Striker's later work included stints on the television versions of The Lone Ranger and Sergeant Preston of the Yukon, which began while the radio series were still on the air. He provided the stories for many TV episodes by reworking old scripts from the radio series. Other writers adapted the stories for television and were credited as "scriptwriters." Striker's credit was given as "From the radio program edited by Fran Striker."

Striker died in a car accident in 1962 in Elma, while moving with his wife and children. His final work was a historical novel, One More River, published posthumously. He was interred at Arcade Rural Cemetery in Arcade. His papers are in the archives of the University at Buffalo.

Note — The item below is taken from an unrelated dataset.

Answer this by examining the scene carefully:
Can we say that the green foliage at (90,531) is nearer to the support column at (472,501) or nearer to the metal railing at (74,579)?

The characters Lucas Striker and Amy Striker in the 1981 film The Legend of the Lone Ranger were named in honor of Fran Striker. He was inducted into the Buffalo Broadcasting Hall of Fame in 1998.

==Sources==
- Bisco, Jim. Buffalo's Lone Ranger: The Prolific Fran Striker Wrote the Book on Early Radio. Western New York Heritage, Vol. 7, No. 4, Winter 2005.
- Dunning, John. On the Air: The Encyclopedia of Old-Time Radio. New York: Oxford University Press, 1998. ISBN 0-19-507678-8
- Grams, Martin, The Green Hornet: A History of Radio, Motion Pictures, Comics and Television, OTR Publishing, 2010.
- Harmon, Jim, The Great Radio Heroes, Doubleday, 1967.
- Osgood, Dick. Wyxie Wonderland: An Unauthorized 50-Year Diary of WXYZ Detroit. Ohio: Bowling Green University Press, 1981.